Хэвиланд Таф редко брал что-либо на заметку по слухам, и это, конечно, происходило потому, что лишь редкие слухи достигали его ушей. На этой планете туристов не было ничего такого, что могло бы испугать его. Но даже в тех случаях, когда он смешивался с толпой в общественных местах, он все равно оставался для туземцев чужим и недоступным. Известково-белый цвет кожи, огромный череп и безволосые конечности обычно сразу выделяли его среди остальных людей. И лишь в редких благоприятных случаях оказывалось, что цвет его кожи и вес совсем или почти не отличаются от цвета кожи и веса жителей какого-то мира, и вот на таких мирах он и имел привычку разворачивать свою деятельность. Хэвиланд Таф был неполных двух с половиной метров ростом, но его вес едва ли соответствовал росту, хотя большая часть этого веса располагалась над пряжкой ремня, – так что считать его гигантом все же было нельзя. Конечно, люди смотрели ему вслед, когда он проходил мимо них, но только немногие – за исключением тех случаев, когда он заходил в магазины, – вступали с ним в беседу. Тафа постоянно сопровождал Дакс, огромный иссиня-черный длинношерстный кот, которого он везде носил с собой на руках. И когда у хозяина возникало желание поболтать, они мысленно беседовали друг с другом, причем Таф даже специально записывал разговоры о львах, которые он вел с котом.
Поэтому неудивительно, что Таф, с учетом уже описанных обстоятельств, никогда и ничего не слышал о человеке по имени Моисей – до того самого вечера, когда он с Даксом задержался в ресторане на К’теддионе и был оскорблен действиями Джайма Крина.
Таф только что съел блюдо копченых корней с искусственной спаржей в маленьком ветхом притончике неподалеку от космопорта и допивал третий литр приятного грибного вина, когда свернувшийся перед ним на столе Дакс внезапно поднял голову. Слегка покачнувшись и пролив при этом вино на рукав, но не потеряв присутствия духа, Таф молниеносно отклонил голову – достаточно далеко, чтобы летящая по высокой дуге и нацеленная в затылок Тафа бутылка в руке Джайма Крина, хилого белобрысого юноши, разбилась о деревянную спинку стула.

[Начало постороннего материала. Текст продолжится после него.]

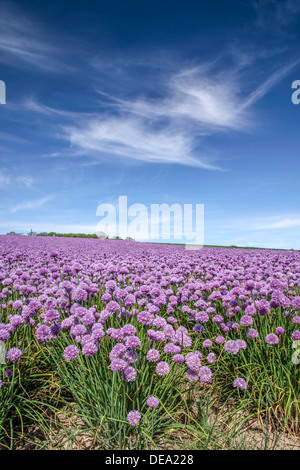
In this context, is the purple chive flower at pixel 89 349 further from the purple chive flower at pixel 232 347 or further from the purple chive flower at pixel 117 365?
the purple chive flower at pixel 232 347

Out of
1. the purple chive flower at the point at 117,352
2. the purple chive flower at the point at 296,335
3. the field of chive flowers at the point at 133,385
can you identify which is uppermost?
the purple chive flower at the point at 117,352

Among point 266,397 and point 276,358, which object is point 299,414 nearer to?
point 266,397

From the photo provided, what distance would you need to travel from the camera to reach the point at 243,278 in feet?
15.7

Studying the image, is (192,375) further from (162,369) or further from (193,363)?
(162,369)

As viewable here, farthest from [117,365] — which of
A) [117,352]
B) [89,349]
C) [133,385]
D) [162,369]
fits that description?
[133,385]

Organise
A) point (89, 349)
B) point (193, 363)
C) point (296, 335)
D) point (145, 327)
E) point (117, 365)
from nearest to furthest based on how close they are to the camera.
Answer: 1. point (117, 365)
2. point (89, 349)
3. point (193, 363)
4. point (296, 335)
5. point (145, 327)

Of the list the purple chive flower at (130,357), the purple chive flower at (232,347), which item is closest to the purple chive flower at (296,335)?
the purple chive flower at (232,347)

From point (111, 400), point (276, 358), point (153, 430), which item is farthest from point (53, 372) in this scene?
point (276, 358)

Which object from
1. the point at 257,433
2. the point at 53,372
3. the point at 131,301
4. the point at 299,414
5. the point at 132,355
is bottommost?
the point at 257,433

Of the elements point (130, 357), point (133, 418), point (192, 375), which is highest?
point (130, 357)

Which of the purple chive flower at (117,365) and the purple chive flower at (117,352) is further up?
the purple chive flower at (117,352)

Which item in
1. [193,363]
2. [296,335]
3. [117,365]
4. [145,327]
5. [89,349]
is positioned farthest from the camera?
[145,327]

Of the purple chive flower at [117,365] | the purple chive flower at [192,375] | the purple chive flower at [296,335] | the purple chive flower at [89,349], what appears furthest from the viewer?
the purple chive flower at [296,335]

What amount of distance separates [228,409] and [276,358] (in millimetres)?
725
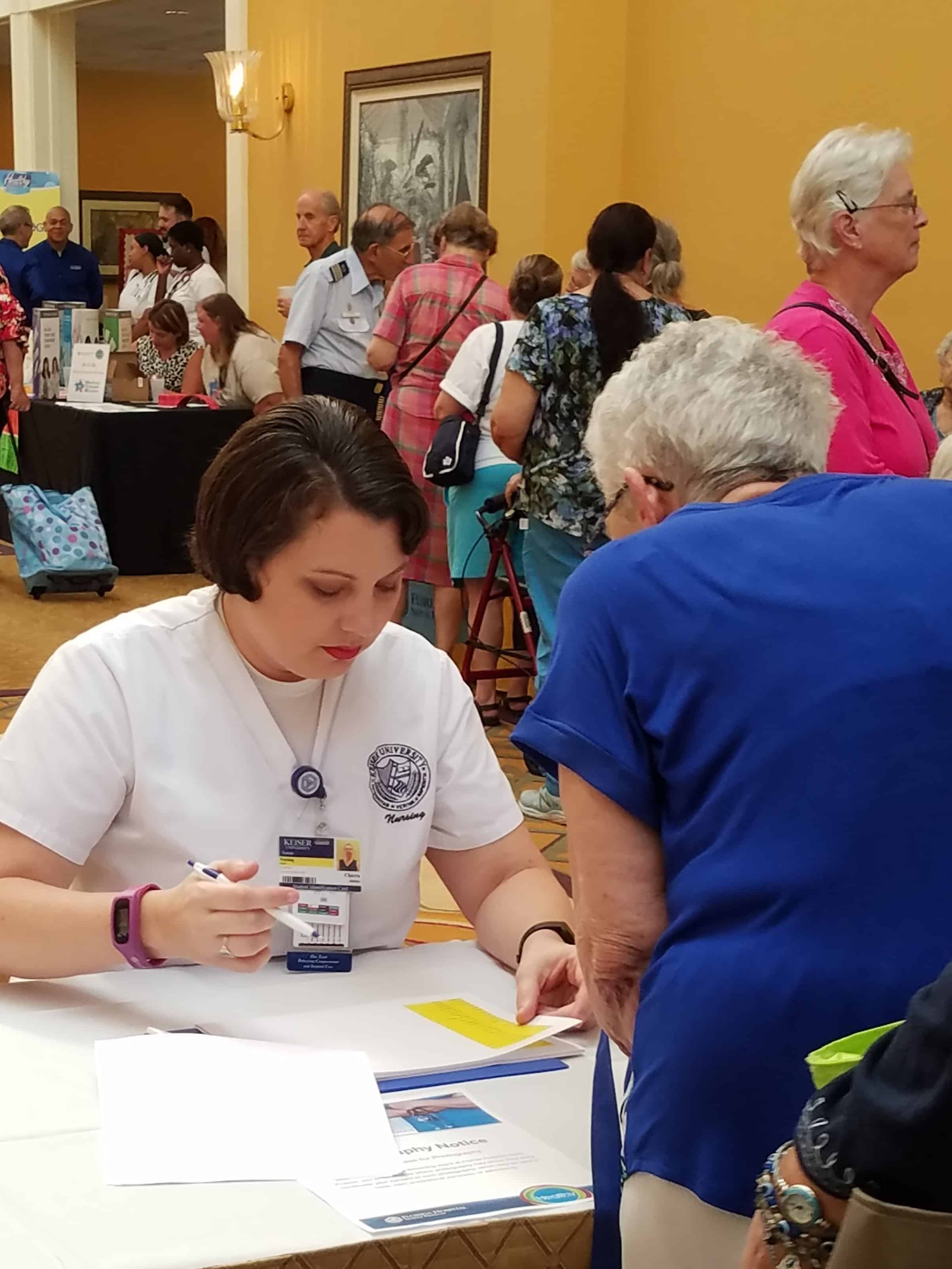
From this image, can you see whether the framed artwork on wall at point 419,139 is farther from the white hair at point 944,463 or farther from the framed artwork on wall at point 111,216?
the framed artwork on wall at point 111,216

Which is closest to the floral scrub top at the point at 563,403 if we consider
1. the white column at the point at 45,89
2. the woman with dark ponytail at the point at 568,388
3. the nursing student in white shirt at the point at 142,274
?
the woman with dark ponytail at the point at 568,388

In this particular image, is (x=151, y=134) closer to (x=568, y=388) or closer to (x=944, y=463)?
(x=568, y=388)

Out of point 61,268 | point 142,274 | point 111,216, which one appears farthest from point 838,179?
point 111,216

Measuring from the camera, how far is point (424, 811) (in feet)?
6.02

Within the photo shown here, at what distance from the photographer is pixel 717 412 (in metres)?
1.38

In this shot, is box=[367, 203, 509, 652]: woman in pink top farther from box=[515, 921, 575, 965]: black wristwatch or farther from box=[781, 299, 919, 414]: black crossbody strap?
box=[515, 921, 575, 965]: black wristwatch

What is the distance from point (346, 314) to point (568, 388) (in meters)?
2.77

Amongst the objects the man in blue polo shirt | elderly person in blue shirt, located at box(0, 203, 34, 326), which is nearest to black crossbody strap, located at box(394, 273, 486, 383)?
elderly person in blue shirt, located at box(0, 203, 34, 326)

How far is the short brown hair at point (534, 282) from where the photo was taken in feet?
17.6

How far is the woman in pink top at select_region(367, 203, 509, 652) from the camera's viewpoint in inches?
222

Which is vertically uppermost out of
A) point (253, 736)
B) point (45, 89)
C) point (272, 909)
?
point (45, 89)

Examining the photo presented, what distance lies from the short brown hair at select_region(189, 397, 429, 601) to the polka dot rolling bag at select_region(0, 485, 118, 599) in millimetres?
5989

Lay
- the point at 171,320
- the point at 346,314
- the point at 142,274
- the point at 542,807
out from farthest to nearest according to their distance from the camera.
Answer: the point at 142,274
the point at 171,320
the point at 346,314
the point at 542,807

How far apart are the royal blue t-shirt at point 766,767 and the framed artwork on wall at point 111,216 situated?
664 inches
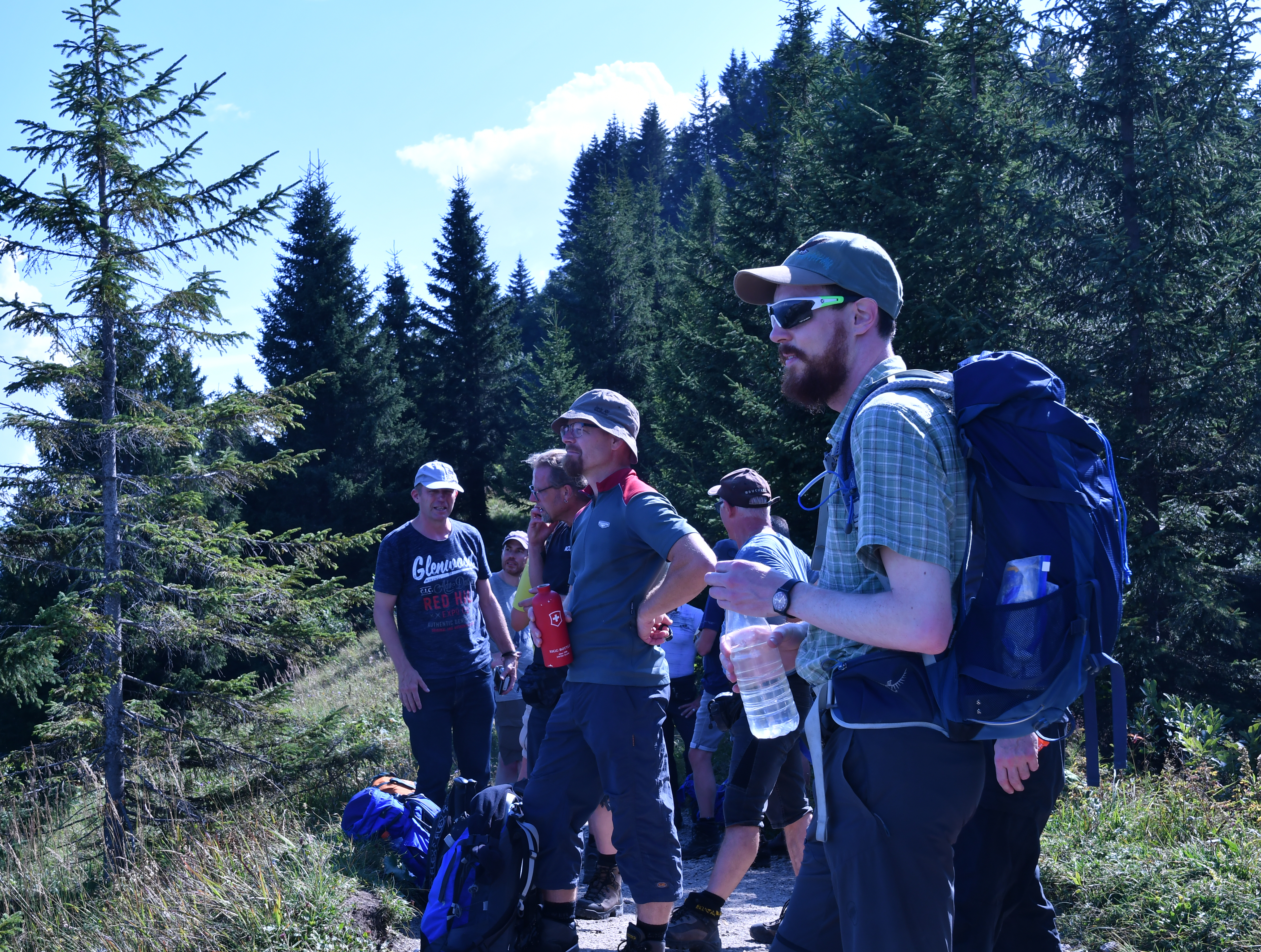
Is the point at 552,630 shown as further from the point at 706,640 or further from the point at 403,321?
the point at 403,321

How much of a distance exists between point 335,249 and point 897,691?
3169 centimetres

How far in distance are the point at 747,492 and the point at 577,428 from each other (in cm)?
94

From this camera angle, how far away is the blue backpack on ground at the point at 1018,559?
1.87m

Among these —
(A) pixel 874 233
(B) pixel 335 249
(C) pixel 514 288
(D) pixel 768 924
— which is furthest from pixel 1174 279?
(C) pixel 514 288

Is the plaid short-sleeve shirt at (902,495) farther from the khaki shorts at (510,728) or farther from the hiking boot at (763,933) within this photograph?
the khaki shorts at (510,728)

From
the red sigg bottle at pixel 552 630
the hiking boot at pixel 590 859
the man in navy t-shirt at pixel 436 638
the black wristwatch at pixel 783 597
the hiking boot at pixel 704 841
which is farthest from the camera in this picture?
the hiking boot at pixel 704 841

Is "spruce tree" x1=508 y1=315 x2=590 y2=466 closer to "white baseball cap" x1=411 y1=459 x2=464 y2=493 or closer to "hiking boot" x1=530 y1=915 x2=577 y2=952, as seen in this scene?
"white baseball cap" x1=411 y1=459 x2=464 y2=493

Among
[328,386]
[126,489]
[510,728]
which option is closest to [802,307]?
[510,728]

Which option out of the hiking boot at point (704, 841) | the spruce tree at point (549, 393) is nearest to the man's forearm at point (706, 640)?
the hiking boot at point (704, 841)

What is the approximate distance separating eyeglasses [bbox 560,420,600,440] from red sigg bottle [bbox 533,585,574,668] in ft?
2.33

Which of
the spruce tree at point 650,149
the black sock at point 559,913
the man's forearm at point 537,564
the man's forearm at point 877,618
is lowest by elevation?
the black sock at point 559,913

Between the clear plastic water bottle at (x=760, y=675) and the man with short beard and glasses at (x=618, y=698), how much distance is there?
2.72 feet

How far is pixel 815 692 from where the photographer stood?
88.3 inches

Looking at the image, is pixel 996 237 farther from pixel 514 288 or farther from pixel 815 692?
pixel 514 288
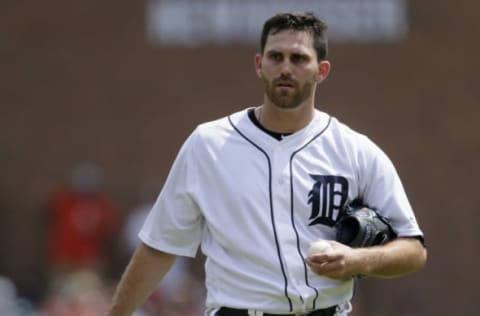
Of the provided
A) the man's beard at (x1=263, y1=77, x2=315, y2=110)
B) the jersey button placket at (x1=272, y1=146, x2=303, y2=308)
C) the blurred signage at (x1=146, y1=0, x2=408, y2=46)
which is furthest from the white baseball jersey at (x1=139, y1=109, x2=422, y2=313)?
the blurred signage at (x1=146, y1=0, x2=408, y2=46)

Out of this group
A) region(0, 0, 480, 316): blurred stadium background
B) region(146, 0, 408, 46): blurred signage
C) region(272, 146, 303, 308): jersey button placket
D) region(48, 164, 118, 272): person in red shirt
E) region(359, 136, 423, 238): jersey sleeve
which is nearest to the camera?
region(272, 146, 303, 308): jersey button placket

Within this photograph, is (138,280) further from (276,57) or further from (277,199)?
(276,57)

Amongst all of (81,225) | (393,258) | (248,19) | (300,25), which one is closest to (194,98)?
(248,19)

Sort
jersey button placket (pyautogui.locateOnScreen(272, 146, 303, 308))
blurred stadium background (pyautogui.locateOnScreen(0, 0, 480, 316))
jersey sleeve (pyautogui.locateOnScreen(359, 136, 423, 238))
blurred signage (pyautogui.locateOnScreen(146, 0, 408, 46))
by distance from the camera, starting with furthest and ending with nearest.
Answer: blurred signage (pyautogui.locateOnScreen(146, 0, 408, 46)), blurred stadium background (pyautogui.locateOnScreen(0, 0, 480, 316)), jersey sleeve (pyautogui.locateOnScreen(359, 136, 423, 238)), jersey button placket (pyautogui.locateOnScreen(272, 146, 303, 308))

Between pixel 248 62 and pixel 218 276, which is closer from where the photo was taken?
pixel 218 276

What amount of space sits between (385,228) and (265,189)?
0.51m

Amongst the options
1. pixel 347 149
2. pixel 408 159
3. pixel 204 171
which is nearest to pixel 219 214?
pixel 204 171

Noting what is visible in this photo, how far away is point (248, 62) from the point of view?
677 inches

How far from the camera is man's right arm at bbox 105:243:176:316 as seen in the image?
5643 mm

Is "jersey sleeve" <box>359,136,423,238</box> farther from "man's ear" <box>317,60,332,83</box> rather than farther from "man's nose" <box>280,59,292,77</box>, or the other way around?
"man's nose" <box>280,59,292,77</box>

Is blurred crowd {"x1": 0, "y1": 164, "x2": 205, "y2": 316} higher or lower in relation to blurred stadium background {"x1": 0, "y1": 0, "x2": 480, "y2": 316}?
lower

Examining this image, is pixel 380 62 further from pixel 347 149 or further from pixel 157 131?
pixel 347 149

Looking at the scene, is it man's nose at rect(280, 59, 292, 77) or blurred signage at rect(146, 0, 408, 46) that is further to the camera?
blurred signage at rect(146, 0, 408, 46)

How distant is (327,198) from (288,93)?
1.49ft
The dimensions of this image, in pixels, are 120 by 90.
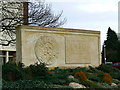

Бутылка разлетелась, и стул, стол, кот и оба мужчины попали под дождь осколков стекла и находившейся в бутылке жидкости – приятного местного алкогольного напитка. Бессмысленно моргая и тараща пьяные глаза, Джайм Крин уставился сначала на Тафа, а потом растерянно посмотрел на остатки разбитой бутылки в своем окровавленном кулаке.
Хэвиланд Таф тяжело поднялся, на его длинном лице не было заметно никаких проявлений чувств. Он одарил напавшего на него беглым взглядом, смахнул капли жидкости и потянулся, чтобы взять со стола мокрого несчастного Дакса.
– Скажи мне, Дакс, ты что-нибудь понимаешь? – прогремел угрожающий бас Тафа из дальнего угла притона, где он находился. – Этот странный чужак задал мне загадку, которая нам совершенно некстати. Но почему же – о диво! – он на нас напал? Ты имеешь об этом хоть какое-то представление? – Он ласково погладил повисшего на сгибе руки Дакса и, как только кот замурлыкал, одарил Крина еще одним взглядом. – Друг мой, – сказал он, – вы проявили бы признаки мудрости, если бы выкинули остатки бутылки, иначе вы повредите себе руки осколками.
К растерявшемуся Крину, казалось, вернулось самообладание. Он гневно сжал губы в узкую линию, отбросил прочь осколки бутылки и заревел:
– Может быть, ты хочешь пошутить надо мной, ты, преступник! Да? – Его пьяный язык с трудом ворочался во рту.
– Друг мой, – мягко ответил Хэвиланд Таф. Все остальные посетители этого тихого питейного заведения уставились на двух противников. Хозяин успел улизнуть. – Осмелюсь заметить, что титул «преступник» скорее подходит вам, нежели мне. Но это так, между прочим. Нет, я ни в коем случае не смеюсь над вами. Очевидно, при виде моей персоны вы были охвачены непонятным для меня волнением. При таких обстоятельствах с моей стороны было бы полным безрассудством смеяться над вами. И если мне приходится обвинять вас в сумасбродстве, я делаю это неохотно. – С этими словами он снова опустил Дакса на стол и погладил его с таким видом, как будто, кроме кота, его ничто не интересовало.